UN PASAJE CUALQUIERA


Todos los días cuando termino el trabajo y decido ir de vuelta al piso donde vivo andando cruzo por debajo de un pasaje, mientras arriba en la superficie se encuentran las vías del tranvía. En este pasaje me he encontrado de todo, desde chicos jóvenes tocando los timbales, desde algún que otro guitarrista aportando acordes para que la vida no nos parezca tan corta, o desde otros jóvenes que desde primera hora de la mañana se encuentran repartiendo publicidad para ganarse así algunos duros. O el olor a comida polaca que desprende un pequeño bar que se encuentra en el mismo pasaje.

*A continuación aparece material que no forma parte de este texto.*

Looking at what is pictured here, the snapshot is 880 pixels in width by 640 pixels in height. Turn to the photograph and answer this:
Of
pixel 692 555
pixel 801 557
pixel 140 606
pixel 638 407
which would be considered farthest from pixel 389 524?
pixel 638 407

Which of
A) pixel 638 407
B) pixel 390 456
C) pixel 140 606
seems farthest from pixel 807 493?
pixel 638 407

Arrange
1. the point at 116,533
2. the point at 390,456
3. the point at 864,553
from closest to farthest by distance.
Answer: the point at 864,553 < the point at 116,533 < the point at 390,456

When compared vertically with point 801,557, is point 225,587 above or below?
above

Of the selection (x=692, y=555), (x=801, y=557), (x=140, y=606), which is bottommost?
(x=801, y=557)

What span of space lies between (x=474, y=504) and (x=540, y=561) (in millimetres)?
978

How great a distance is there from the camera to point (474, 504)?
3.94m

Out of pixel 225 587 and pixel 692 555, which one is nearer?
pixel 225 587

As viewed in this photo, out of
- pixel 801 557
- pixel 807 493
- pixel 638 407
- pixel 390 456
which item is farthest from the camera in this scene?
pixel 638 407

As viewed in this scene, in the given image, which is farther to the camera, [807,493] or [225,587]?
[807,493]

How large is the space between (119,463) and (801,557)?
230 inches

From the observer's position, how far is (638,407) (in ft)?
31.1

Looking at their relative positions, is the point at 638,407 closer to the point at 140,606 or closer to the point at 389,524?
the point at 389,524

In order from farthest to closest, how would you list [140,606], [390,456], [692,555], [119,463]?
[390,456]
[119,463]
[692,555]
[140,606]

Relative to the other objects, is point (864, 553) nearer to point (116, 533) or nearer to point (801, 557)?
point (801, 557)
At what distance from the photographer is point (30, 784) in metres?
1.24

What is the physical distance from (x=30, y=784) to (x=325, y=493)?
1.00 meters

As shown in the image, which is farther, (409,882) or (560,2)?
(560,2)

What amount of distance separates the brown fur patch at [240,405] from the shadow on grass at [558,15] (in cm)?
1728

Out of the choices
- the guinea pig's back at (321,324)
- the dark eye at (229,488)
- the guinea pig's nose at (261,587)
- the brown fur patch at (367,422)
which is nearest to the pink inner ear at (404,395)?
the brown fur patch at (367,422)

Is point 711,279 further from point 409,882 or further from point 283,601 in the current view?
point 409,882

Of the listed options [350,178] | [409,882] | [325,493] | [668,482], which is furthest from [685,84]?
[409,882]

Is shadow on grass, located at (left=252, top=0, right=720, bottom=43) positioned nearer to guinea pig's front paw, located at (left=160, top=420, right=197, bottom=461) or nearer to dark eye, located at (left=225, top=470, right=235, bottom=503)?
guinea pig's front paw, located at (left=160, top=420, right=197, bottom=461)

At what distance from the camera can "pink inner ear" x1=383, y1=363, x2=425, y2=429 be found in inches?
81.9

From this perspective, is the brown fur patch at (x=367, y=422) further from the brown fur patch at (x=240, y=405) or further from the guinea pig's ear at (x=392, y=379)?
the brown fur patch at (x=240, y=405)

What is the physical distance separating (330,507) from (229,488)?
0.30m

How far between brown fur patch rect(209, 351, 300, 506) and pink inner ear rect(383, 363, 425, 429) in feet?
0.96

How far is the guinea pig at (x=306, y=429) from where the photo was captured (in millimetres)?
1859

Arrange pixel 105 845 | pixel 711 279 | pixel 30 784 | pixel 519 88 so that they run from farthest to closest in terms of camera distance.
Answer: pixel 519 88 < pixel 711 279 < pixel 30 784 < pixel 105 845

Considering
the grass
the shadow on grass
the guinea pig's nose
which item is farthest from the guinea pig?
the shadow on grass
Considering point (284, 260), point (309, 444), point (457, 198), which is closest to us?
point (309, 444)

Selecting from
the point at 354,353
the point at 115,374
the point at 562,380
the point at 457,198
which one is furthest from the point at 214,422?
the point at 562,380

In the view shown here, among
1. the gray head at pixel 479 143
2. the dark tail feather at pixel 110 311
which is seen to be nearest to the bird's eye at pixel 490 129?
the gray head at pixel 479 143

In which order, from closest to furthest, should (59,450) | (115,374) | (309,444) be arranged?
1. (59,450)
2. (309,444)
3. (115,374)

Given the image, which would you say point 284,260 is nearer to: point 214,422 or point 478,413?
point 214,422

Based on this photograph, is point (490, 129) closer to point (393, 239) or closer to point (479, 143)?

Pero quien realmente me ha llamado la atención y quiero convertir en protagonista de este blog es una viejecita que veo casi todos los días, sentada en una silla de esas plegables que utilizamos para llevar a la playa, mientras que con su mano derecha sostiene un vaso de plástico esperando a que alguien le dé algo de dinero. Tiene como compañía a sus dos perros pequeños, normalmente uno de ellos siempre se encuentra en sus brazos y el otro tumbado en el suelo encima de una pequeña manta. Ella nunca dice nada, ni cambia la postura, esta quieta, con la mirada perdida a ninguna parte. Su rostro refleja el cansancio de los años, la derrota quizás de una vida que le ha quitado más que le ha dado. Al menos uno quiere pensar que le queda el consuelo y la fidelidad más pura que seguramente le otorgaran sus dos perros, y ese amor incondicional que tan solo ellos son capaces de mostrar y que muchas veces nos gustaría que hubieran personas capaces tan solo de demostrar la mitad de lo que ellos demuestran. Con solo esa mitad, seguro que el mundo sería un lugar mejor.


Todos los días que paso por el pasaje y me la encuentro no puedo dejar de observarla, de sentir que en cierta manera se merece ser la protagonista de una novela que todavía no se ha escrito para ella, y que sino es aquí en esta vida, que tan perra da la sensación que le ha tratado. Al menos encuentre su protagonismo en otra vida. A veces me gustaría preguntarle más por curiosidad que por otra cosa que le ha pasado para haber acabado ahí, debajo del pasaje pidiendo. Pero sé que no lo haré, igual que tampoco me nacerá ningún acto altruista en pos de su beneficio. Quizás porque no se me ocurre hacer nada por ella, quizás porque me siento impotente para ayudarla, o simplemente porque tan solo me da pena y no siento ninguna obligación de echarle una mano. O lo más seguro porque nos acostumbramos a aceptar el mundo como es y a saber que aunque nos duela y nos sepa mal hay personas que como ella, la vida les dio la espalda y les dejo maltrechas para el resto de sus días, y aunque quizás en nuestros delirios de grandeza, en esos que salvaríamos el mundo, y ayudaríamos a todos los desfavorecidos nos convertiríamos en su ángel de la guarda. Lo cierto es que al final todo se queda en milongas y en palabras que se desvanecen y se van igual que han venido. Y el orden establecido volverá a su curso. Yo seguiré con mi vida, y la continuaré viendo casi todos los días debajo en el pasaje con su vaso de plástico agarrado por la mano derecha a ver si alguien le deja algo de dinero. Eso sí, al menos esta experiencia me ha servido para reafirmarme que mientras tengamos la oportunidad de disfrutar de la vida, saborearla y exprimirla hasta el final, no dejemos de hacerlo. Porque a veces nos perdemos en madejas de problemas insulsos que lo único que hacen es robarnos cada vez un pedacito de vida, y sin darnos cuenta nos dejamos la mayoría de veces, no siempre, que nos la quiten sin nuestro permiso aunque no nos demos cuenta.